🔥 Gate Square Event: #PostToWinNIGHT 🔥
Post anything related to NIGHT to join!
Market outlook, project thoughts, research takeaways, user experience — all count.
📅 Event Duration: Dec 10 08:00 - Dec 21 16:00 UTC
📌 How to Participate
1️⃣ Post on Gate Square (text, analysis, opinions, or image posts are all valid)
2️⃣ Add the hashtag #PostToWinNIGHT or #发帖赢代币NIGHT
🏆 Rewards (Total: 1,000 NIGHT)
🥇 Top 1: 200 NIGHT
🥈 Top 4: 100 NIGHT each
🥉 Top 10: 40 NIGHT each
📄 Notes
Content must be original (no plagiarism or repetitive spam)
Winners must complete Gate Square identity verification
Gat
The UK FCA plans to simplify retail investment rules, allowing high-net-worth individuals to opt for higher-risk products.

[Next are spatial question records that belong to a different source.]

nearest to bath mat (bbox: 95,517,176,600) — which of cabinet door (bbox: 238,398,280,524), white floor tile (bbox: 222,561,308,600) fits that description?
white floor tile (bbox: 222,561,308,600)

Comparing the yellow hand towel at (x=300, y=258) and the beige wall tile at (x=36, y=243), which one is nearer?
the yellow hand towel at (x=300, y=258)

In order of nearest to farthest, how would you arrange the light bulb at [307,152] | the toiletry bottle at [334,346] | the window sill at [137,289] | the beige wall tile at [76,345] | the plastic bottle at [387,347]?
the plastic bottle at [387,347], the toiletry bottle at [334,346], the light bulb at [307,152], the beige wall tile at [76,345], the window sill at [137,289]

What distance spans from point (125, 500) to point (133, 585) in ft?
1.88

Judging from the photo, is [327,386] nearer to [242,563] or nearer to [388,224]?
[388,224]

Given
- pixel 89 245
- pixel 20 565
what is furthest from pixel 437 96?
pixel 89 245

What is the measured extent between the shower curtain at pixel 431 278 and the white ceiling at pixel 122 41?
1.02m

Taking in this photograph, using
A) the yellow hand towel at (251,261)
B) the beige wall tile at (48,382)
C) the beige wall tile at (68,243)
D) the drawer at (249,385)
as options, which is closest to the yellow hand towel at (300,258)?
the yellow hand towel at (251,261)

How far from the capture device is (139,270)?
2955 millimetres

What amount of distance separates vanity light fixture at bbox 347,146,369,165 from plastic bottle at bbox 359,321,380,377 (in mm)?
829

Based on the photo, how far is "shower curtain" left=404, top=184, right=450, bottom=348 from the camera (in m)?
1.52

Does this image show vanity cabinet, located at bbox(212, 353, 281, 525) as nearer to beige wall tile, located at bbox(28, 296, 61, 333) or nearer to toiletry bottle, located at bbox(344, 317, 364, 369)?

PANews, December 8—The UK Financial Conduct Authority (FCA) announced adjustments to retail investment rules to lower investment thresholds and encourage greater participation by UK residents in capital markets. The policies include:
Removal of complex information documents: Investment institutions are no longer required to provide retail investors with a “Key Information Document (KID),” replacing it with a simpler “Product Summary.”
Affluent individuals can opt out of retail protection: Individuals with assets of £10 million or with investment experience can choose to be classified as professional investors, allowing them to invest in higher-risk products, but they will no longer be protected by FCA consumer protection obligations.
Encouraging retail market participation: UK household investment rates are lower than in other countries, and the government is promoting residents to invest more of their savings in the market, including recently reducing the annual ISA tax-free allowance to £12,000.